Mandatory drug testing for the adventure tourism industry has been shelved because it would cost too much, a new report reveals.
An investigation into drug use in the industry began after cannabis was found in the systems of workers involved in the fatal Carterton hot-air balloon crash last year and the 2010 Fox Glacier plane crash, which together caused 20 deaths.
In May, Prime Minister John Key promised to do everything he could to protect the adventure tourism industry, including investigating mandatory drug testing.
However, a Business, Innovation and Employment Ministry report now says mandatory testing is too expensive.
The decision has been labelled a "disgrace" by the father of a British man who died in the Fox Glacier crash. Chris Coker's son, Bradley, died along with eight others when the Skydive New Zealand plane crashed.
Coker said that without mandatory drug testing, the adventure tourism industry would continue its lax approach to safety.
"It's downright disgraceful that people come to this country and aren't aware of this attitude, " he said.
Light regulations announced in September - which require operators to show they had a plan to manage drug and alcohol risks - did not go far enough, he said.
"Although it's something, it's not enough. It's not going to cure the problem."
An investigation found no evidence that cannabis was a contributing factor in the Fox Glacier crash, blaming instead an overloaded and unbalanced plane. But Coker believed drug use did play a part and reflected a relaxed attitude to safety.
"People can do what they like but when they have responsibility for someone else's life they should treat it with respect."
The report found that although mandatory drug testing would ensure the highest "assurance of safety", it would also have the highest compliance costs.
Many adventure tourism operators were based in remote locations and it would be difficult and costly for the ministry to monitor them.
"[Mandatory drug testing] has the potential to impose additional costs on businesses and is not consistent with the nature and the requirements of the industry, " the report says.
It recommended a less onerous option, requiring operators to develop a plan to deal with the risk.
The recommendation was made after consultation with the industry, including the Tourism Industry Association, which opposed even the lighter regulations, arguing the industry could improve itself.
Association advocacy manager Geoff Ensor said the industry welcomed more guidance on drugs and alcohol but had not wanted extra regulation.

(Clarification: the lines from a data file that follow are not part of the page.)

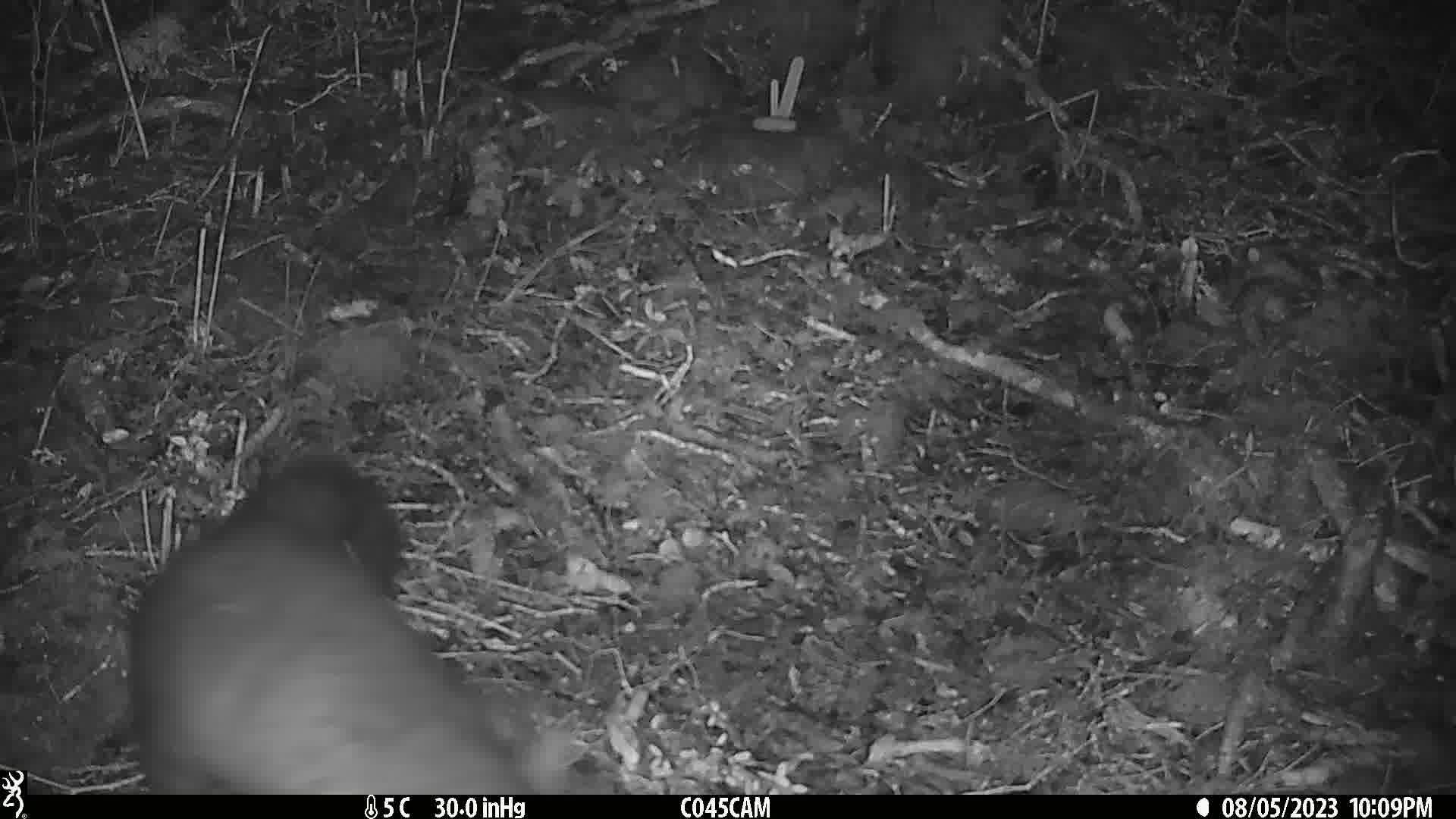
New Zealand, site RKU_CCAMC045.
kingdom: Animalia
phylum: Chordata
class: Mammalia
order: Diprotodontia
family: Phalangeridae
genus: Trichosurus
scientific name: Trichosurus vulpecula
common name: common brushtail possum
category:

Some adventure operators already carried out mandatory drug testing while others did not, he said. "Making it mandatory would have been a big step and not necessarily the most informed one."
Tourists who participate in adventure tourism spent about $4.1 billion in 2011. Roughly one in four international tourists tries an adventure activity.
The ministry report says recent adventure tourism deaths had probably damaged New Zealand's reputation as a destination, with "significant negative economic implications".
Although it found no evidence of unusually high drug or alcohol use in the sector, risk management was patchy.
Bob Hopkirk of Lower Hutt, whose son Stephen, and his partner Belinda Harter, died in the Carterton balloon crash, said better oversight of drug use in adventure tourism was needed.
The prime minister's office referred the Sunday Star-Times to acting Labour Minister Chris Finlayson.
His spokesman said the lighter option struck the right balance between cost and managing the risk of drugs and alcohol.
Mandatory drug testing could yet be introduced if the industry failed to meet its obligations, he said.
The new regulations were signed off by the Government last week and will be enforced from next month.
They follow other reforms to the adventure tourism industry, prompted by a string of deaths blamed on safety failings.
All adventure tourism operators are now required to register with the ministry and undergo a safety audit at least every three years, replacing the previous system of voluntary audits.
The audits are already under way, with about 450 operators lodging plans with the ministry. All operators must be audited by November 2014 to continue to operate.